The neurons P of the intermediate layer Lb and the output layer Lc perform operations expressed by the following model expressions on a plurality of inputs, respectively.
y=s(w1×x1+w2×x2+····+wN×xN+ b) formula (5)
In equation (5), N is the number of inputs to neuron P, and is not necessarily the same among neurons.
x1~xNIs the input data of the neuron P,
w1~wNis directed to the input x1~xNThe weight of (a) is determined,
b is an offset.
The weights and biases are determined by learning.
Hereinafter, the weight and the bias are collectively referred to as parameters.
Function (a) of s is the activation function.
The activation function may be a step function that outputs 0 if a is 0 or less and outputs 1 otherwise.
The (a) of the activation function S may be a ReLU function that outputs 0 if a is 0 or less, or may be an identity function that directly sets the input value a as an output value, or may be an S-type function in addition to outputting the input value a.
As described above, since the neurons of the input layer La directly output inputs, it can be said that the activation functions used by the neurons of the input layer La are identity functions.
For example, a staircase function or an S-type function may be used for the intermediate layer Lb, and a ReLU function may be used for the output layer. Furthermore, neurons within the same layer may also use different activation functions from one neuron to another.
The number of neurons P and the number of layers (number of layers) are not limited to the example shown in fig. 17.
The procedure of the processing by the processor 91 when the image processing apparatus 1c is configured by the computer of fig. 3 will be described with reference to fig. 18.

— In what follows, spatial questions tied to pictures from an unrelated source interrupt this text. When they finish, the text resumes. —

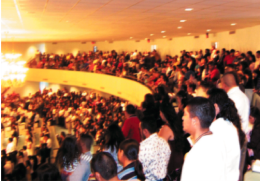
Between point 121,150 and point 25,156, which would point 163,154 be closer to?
point 121,150

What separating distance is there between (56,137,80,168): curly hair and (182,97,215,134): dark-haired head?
188cm

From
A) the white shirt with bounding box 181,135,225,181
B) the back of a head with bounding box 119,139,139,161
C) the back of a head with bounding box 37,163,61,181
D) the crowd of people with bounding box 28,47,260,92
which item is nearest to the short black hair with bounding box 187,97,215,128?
the white shirt with bounding box 181,135,225,181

Fig. 18 is substantially the same as fig. 15, but includes step ST3c instead of step ST 3.
In step ST3c, the temperature of each light emitting element is estimated. This process is the same as that in the element temperature estimating section 13c of fig. 16.
The neural network constituting the element temperature estimating unit 13c is generated by machine learning.
The learning device for machine learning is connected to the image display device shown in fig. 16 and used.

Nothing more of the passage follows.